Bruton, also a former EU ambassador to the United States, said there was at least a moral argument that Britain should compensate Ireland and other EU members for costs imposed on them by Brexit. He said there was “considerable annoyance in Ireland that a decision that Britain is taking is going to impose these costs on us.”
“I think Britain may come to the realization that Brexit, as they sold it to themselves, isn’t feasible,” he said. “But Britain itself would have to come to that conclusion. Britain is not going to be told, Britain has to learn, by doing — or attempting to do — what they propose, that what they’ve been proposing isn’t workable.”
If that happened, he said, it would be up to Britain to conclude whether it should change tack to pursue a softer Brexit or abandon Brexit altogether.
Asked about the recent flurry of position papers from the U.K. government, Bruton said: “They’re not about substance, they’re about procedure. The substance is what level of tariff you’re going to charge, will Britain pursue a cheap food policy? Will Britain automatically accept standards laid down by the EU and rulings laid down by the European Court of Justice? Those are the substantial questions and those have not been addressed yet.”
Bruton said the onus was on London to explain how it could reconcile its vision of tariff-free trade between the EU and Britain with World Trade Organization rules, which state that any trade concessions offered to one trading partner have to be offered to all.
“Until Britain comes up with a way of explaining how their ideas on having access to the EU market can be reconciled with the most favored nation principles of the WTO, it’s very hard for us on the European side to do much work on this,” said Bruton, who was Irish prime minister from 1994 to 1997 and the EU’s envoy in Washington from 2004 to 2009.

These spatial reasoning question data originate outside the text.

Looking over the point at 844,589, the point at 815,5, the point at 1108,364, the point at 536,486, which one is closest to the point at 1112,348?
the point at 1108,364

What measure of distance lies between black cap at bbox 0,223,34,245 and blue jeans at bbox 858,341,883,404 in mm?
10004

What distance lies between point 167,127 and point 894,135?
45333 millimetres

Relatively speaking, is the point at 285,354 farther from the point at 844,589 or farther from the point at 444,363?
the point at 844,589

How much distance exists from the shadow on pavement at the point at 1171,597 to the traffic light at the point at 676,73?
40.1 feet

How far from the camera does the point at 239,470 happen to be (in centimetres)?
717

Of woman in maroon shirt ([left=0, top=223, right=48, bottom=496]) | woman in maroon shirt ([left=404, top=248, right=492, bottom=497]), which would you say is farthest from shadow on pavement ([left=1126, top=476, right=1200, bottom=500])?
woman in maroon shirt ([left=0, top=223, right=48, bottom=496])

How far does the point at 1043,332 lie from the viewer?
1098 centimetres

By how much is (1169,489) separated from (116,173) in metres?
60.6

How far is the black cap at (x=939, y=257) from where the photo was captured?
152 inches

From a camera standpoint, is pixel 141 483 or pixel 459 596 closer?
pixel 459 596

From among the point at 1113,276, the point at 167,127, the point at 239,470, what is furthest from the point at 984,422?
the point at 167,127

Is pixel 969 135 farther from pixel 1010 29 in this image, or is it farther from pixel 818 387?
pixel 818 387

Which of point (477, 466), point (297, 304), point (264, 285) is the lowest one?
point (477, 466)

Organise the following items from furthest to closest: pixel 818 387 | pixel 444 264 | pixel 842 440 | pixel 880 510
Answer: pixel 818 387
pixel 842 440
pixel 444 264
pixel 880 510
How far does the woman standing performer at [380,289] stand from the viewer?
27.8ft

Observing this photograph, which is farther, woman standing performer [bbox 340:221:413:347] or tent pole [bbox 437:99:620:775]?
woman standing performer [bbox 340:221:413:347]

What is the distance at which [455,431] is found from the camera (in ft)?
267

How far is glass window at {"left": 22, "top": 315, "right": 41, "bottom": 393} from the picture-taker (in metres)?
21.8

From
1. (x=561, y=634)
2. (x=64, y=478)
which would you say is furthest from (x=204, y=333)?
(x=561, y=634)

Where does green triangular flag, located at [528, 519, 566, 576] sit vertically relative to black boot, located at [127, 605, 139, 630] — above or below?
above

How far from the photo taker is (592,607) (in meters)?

Bruton said that even if the U.K. envisaged no controls at the border between Northern Ireland and the Republic of Ireland, there would still have to be checks somewhere on goods coming into the European Union.
“Whether the hard border occurs at the border, or 10 or 15 or 50 miles either side of the border, you are still going to have to have a system to check whether goods entering the European Union in Ireland from the U.K. meet EU standards of safety, meet EU standards of rules of origin, and have had paid … all the relevant EU tariffs which in some cases are very high indeed,” he said, speaking from Ireland earlier this week.
He said Ireland’s financial sector would likely gain from companies moving from the U.K. as a result of Brexit but those gains would not be enough to offset large disruption to trade and agriculture.
“I think the benefits, if there are benefits from Brexit, will possibly be concentrated in a small number of urban areas whereas the losses, which will be much, much greater, will be spread throughout the whole country,” Bruton said.
On whether Britain should compensate Ireland and other EU members for the additional costs caused by Brexit, he said: “If you look at what happens if somebody in business pulls out of a contract and thereby imposes costs … there could at least be a moral responsibility on Britain.”
Bruton said Britain’s attitude to Brexit was intimately linked to deeper questions of identity, particularly for England.
“This issue of Brexit is all wrapped up with the English sense of who they are and their place in the world. And, in a way, Brexit is being used as a means of discovering a new identity. And that’s a psychological process rather than an economic one,” he said. “Britain has got to work out for itself who it wants to be.”